Still, two decades later, in her retirement,
she is shy and submissive, still feeling foreign,
as if she never quite fit in,
always letting others go first,
concerned about making a misstep.

I think of her as an immigrant
who never felt at home
unless she had a baby at her side~
to live alongside one to whom she finally belonged:
how does one measure the pain of true joy and love
while knowing the violence of separation is inevitable?

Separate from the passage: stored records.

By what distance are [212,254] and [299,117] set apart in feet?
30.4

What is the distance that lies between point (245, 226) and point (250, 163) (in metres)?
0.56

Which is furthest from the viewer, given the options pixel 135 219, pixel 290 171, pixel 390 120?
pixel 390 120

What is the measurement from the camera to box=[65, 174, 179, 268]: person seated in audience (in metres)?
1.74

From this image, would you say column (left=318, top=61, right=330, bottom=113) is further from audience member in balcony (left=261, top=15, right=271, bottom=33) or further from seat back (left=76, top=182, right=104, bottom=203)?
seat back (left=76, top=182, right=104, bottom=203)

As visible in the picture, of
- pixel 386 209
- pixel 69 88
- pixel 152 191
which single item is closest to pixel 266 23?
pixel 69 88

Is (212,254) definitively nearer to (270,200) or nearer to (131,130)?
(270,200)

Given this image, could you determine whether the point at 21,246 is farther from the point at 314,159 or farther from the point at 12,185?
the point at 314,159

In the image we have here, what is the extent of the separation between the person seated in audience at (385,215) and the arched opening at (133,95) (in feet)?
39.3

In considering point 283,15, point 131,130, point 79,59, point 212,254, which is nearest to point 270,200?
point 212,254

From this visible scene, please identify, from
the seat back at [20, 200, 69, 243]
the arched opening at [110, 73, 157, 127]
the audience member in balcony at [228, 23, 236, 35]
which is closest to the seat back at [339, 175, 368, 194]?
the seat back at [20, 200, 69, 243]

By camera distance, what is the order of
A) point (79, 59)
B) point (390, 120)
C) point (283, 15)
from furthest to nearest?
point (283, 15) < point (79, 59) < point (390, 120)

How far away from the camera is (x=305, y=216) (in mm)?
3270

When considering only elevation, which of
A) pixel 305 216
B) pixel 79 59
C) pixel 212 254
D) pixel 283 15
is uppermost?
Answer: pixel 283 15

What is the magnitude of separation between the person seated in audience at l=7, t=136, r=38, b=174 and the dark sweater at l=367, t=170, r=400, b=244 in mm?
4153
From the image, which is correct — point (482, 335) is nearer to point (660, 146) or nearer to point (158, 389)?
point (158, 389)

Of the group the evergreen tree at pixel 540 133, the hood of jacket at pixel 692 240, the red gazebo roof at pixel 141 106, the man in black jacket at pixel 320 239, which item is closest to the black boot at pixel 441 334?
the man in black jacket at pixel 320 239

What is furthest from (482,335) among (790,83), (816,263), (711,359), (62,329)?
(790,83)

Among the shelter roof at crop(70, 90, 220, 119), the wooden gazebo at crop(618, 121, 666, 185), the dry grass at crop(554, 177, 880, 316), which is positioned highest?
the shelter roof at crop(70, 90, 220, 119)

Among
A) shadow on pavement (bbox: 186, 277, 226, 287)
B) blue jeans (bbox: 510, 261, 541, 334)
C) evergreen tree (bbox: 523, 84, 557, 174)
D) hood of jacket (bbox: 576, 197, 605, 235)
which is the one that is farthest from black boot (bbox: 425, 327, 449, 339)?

thank you to Lea Gibson Lozano and Emily Vander Haak for their photos of Belinda and her babies

So Much Better

How much better it is
to carry wood to the fire
than to moan about your life.
How much better
to throw the garbage
onto the compost, or to pin the clean
sheet on the line,
With a gray-brown wooden clothes pin.
~Jane Kenyon “The Clothespin”

I get easily overwhelmed with everything that needs to get done:
a full day of telehealth computer visits with patients from home but all the usual household and farm tasks waiting for me –grass to mow, flower beds to weed, garden to plant, fences to fix, manure to haul, animals to brush out — the list is endless and there are never enough hours in the day.  

So of course, I moan and whine and write about it.

Or I can set to work, tackling one thing at a time.  A simple task is accomplished, and then another, like hanging clothes on the line: this one is done, and now this one, pinned and hanging to freshen, renewed, in the spring breezes.

At the end of the day, I pull them down, bury my face in them and breathe deeply, knowing how much better I am than before I began.

So much better.

A Tumultuous Privacy of Storm

Announced by all the trumpets of the sky,
Arrives the snow, and, driving o’er the fields,
Seems nowhere to alight: the whited air
Hides hills and woods, the river, and the heaven,
And veils the farm-house at the garden’s end.
The sled and traveller stopped, the courier’s feet
Delayed, all friends shut out, the housemates sit
Around the radiant fireplace, enclosed
In a tumultuous privacy of storm.

Come see the north wind’s masonry.
Out of an unseen quarry evermore
Furnished with tile, the fierce artificer
Curves his white bastions with projected roof
Round every windward stake, or tree, or door.

Built in an age, the mad wind’s night-work,
The frolic architecture of the snow.
~Ralph Waldo Emerson from “The Snow-Storm”

The barn bears the weight
of the first heavy snow
without complaint.

White breath of cows
rises in the tie-up, a man
wearing a frayed winter jacket
reaches for his milking stool
in the dark.

The cows have gone into the ground,
and the man,
his wife beside him now.

A nuthatch drops
to the ground, feeding
on sunflower seed and bits of bread
I scattered on the snow.

The cats doze near the stove.
They lift their heads
as the plow goes down the road,
making the house
tremble as it passes.
~Jane Kenyon “This Morning”

We’ve seen harsher northeast winds, we’ve seen heavier snow. Yet there is something refreshingly disruptive about the once or twice a year overnight snow storm: it transforms, transcends and transfigures.

So we stay home when the weather and farms demand we do, to feed and water ourselves and our animals and the wild ones around us. It is a quiet and private and tumultuous time, a time to be attuned to one another.

The ultimate snow day, when all is atremble.